Improve Visibility into Operations Using Business Activity Monitoring Tools

Next Generation Communications Blog

Improve Visibility into Operations Using Business Activity Monitoring Tools

By Tracey Schelmetic

It's a challenge every business faces eventually: keeping your customers during an economic downturn. You may not have the marketing budget to prospect for more customers, and you may not have the budget to launch new, flashy product lines, but you have no choice about one thing: you need to keep the customers you have. In other words, you need to figure out how to prevent churn, oftentimes with fewer human and technology resources than you had just a few months ago.

So what advantage is it that the companies who manage to do just this have over the companies that don't? Best-in-class performance, according to a white paper from Aberdeen Group. Easy to say, but what does this actually entail?

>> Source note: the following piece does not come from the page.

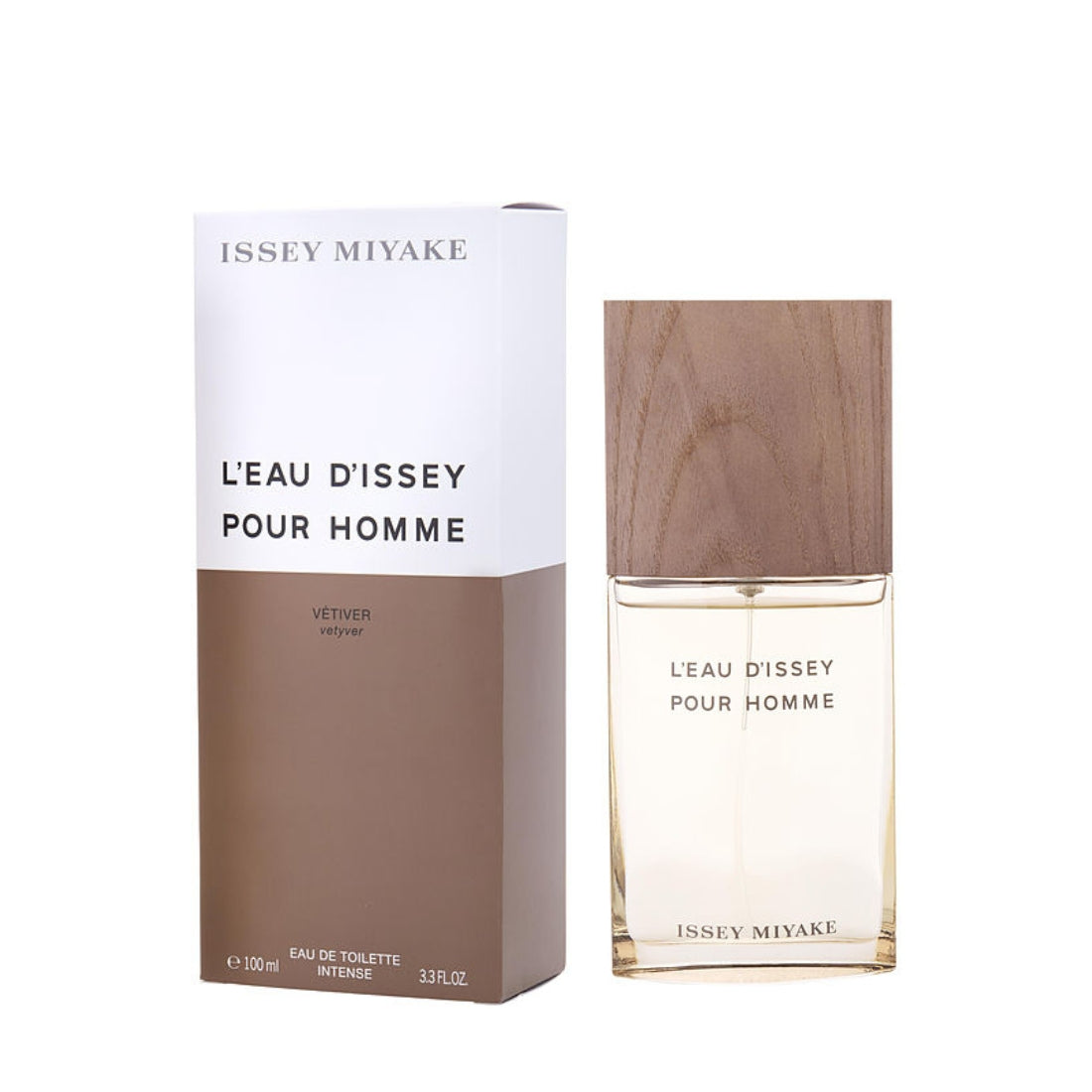 L'Eau d'Issey Pour Homme Vetiver By Issey Miyake Eau de Toilette Inten ...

To determine the top performers, Aberdeen Group used aggregated performance index metrics based on a set of 12 key performance indicators. Indicators of top performers included the following:

--Six and a half times higher year-over-year improvement in customer operations performance versus other companies

--Five times higher year over year improvement in sales operations performance over other companies

--Six times higher year over year improvement in service operations performance

These top performers were also 84 percent more likely to use operational forecast tools as part of their sales and customer-facing management process; 38 percent more likely to have automated the tracking of operational performance versus department and company goals; and 79 percent more likely to enable access to and analysis of operational data within an hour or less of business activity taking place.

What these companies have, essentially, is information. Not just any information, but the right information via effective use of business intelligence software. Top-performing companies are more likely to focus on business intelligence investments on operational requirements and use real-time or near real-time data sources to address day-to-day business processes.

To accomplish this, according to a 2007 Aberdeen Group study, must first address a number of questions, including understanding what data to use to generate intelligence, having the proper skills to interpret the analysis yielded by business intelligence solutions, understanding the timing of the decision making, and understanding how to use the data to generate meaningful reports that are relevant to the business.

What top performing companies have over other companies (classified as “average” and “laggard”) is essentially speed. Speed in understanding their business intelligence data and being able to implement it and use it in a timely way to make a difference in business processes and operations. What's important, however, is to first understand the wide number of metrics a call center generates, how variance in them affects contact center processes, and how they can be improved.

Aberdeen Group offers some best-in-class models that take into consideration the wide variety of key performance indicators (KPIs) and how changes in contact center processes can affect them. Each contact center has a unique pulse: a combination of its people, its goals, its internal communications, its business processes, its performance indicators and the data it generates. Understanding these processes – taking the “vital signs” of the contact center and understanding how to improve them via business intelligence – is what sets the winners who keep their customers from the average performers who watch their customers walk away without knowing why.